Completely understood about the scenario. As far as I can see, this is behaving exactly as expected. If you kill the source pod, a migration simply cannot happen. The VM will then be re-started or not based on the runStrategy of the VM. In other words, the existence of a migration object is not a guarantee that a migration can happen. I am going to close this as not a bug. If you are sure I'm missing something, please re-open it.
Guohua, do you see any inconsistencies like migration object being in progress or any other failures. I agree with Stu if we fail gracefully it is not a bug.

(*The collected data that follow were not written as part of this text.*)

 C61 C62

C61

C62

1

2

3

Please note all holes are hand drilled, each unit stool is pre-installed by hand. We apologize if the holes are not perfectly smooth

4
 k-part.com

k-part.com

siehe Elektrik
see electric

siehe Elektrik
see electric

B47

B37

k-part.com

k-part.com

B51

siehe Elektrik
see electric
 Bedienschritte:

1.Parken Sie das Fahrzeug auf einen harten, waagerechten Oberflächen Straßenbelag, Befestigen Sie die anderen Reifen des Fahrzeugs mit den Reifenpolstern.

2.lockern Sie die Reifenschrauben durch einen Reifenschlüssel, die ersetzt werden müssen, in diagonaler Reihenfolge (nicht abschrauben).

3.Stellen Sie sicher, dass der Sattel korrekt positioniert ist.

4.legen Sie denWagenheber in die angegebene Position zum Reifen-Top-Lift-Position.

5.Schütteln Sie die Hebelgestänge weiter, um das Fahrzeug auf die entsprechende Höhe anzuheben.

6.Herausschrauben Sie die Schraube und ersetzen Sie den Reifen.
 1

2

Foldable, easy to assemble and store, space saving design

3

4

The thing can make the results different is when to kill the original pod: If kill the 1st pod after the 2nd pod is getting into running state, the migration can be done $ virtctl migrate vm1 VM vm1 was scheduled to migrate $ oc get pod NAME READY STATUS RESTARTS AGE virt-launcher-vm1-4nc7v 1/1 Running 0 4m19s virt-launcher-vm1-shjmz 0/1 ContainerCreating 0 16s $ oc get pod NAME READY STATUS RESTARTS AGE virt-launcher-vm1-4nc7v 1/1 Running 0 4m24s virt-launcher-vm1-shjmz 1/1 Running 0 21s $ oc delete pod virt-launcher-vm1-4nc7v pod "virt-launcher-vm1-4nc7v" deleted $ oc get pod NAME READY STATUS RESTARTS AGE virt-launcher-vm1-shjmz 1/1 Running 0 107s If kill the 1st pod immediately, the migration cannot be done. $ virtctl migrate vm1 VM vm1 was scheduled to migrate $ oc get pod NAME READY STATUS RESTARTS AGE virt-launcher-vm1-96vfx 0/1 ContainerCreating 0 4s virt-launcher-vm1-shjmz 1/1 Running 0 2m $ oc delete pod virt-launcher-vm1-shjmz pod "virt-launcher-vm1-shjmz" deleted $ oc get pod NAME READY STATUS RESTARTS AGE virt-launcher-vm1-bh5gh 1/1 Running 0 15s
Guohua, in second case what is the status of the migration. Is there any information why migration failed?
(In reply to Piotr Kliczewski from comment #7) > Guohua, in second case what is the status of the migration. Is there any > information why migration failed? It's failed because the pod bring up by migration is killed along with killing the original pod. A new pod is always coming up, but not relevant to migration any more.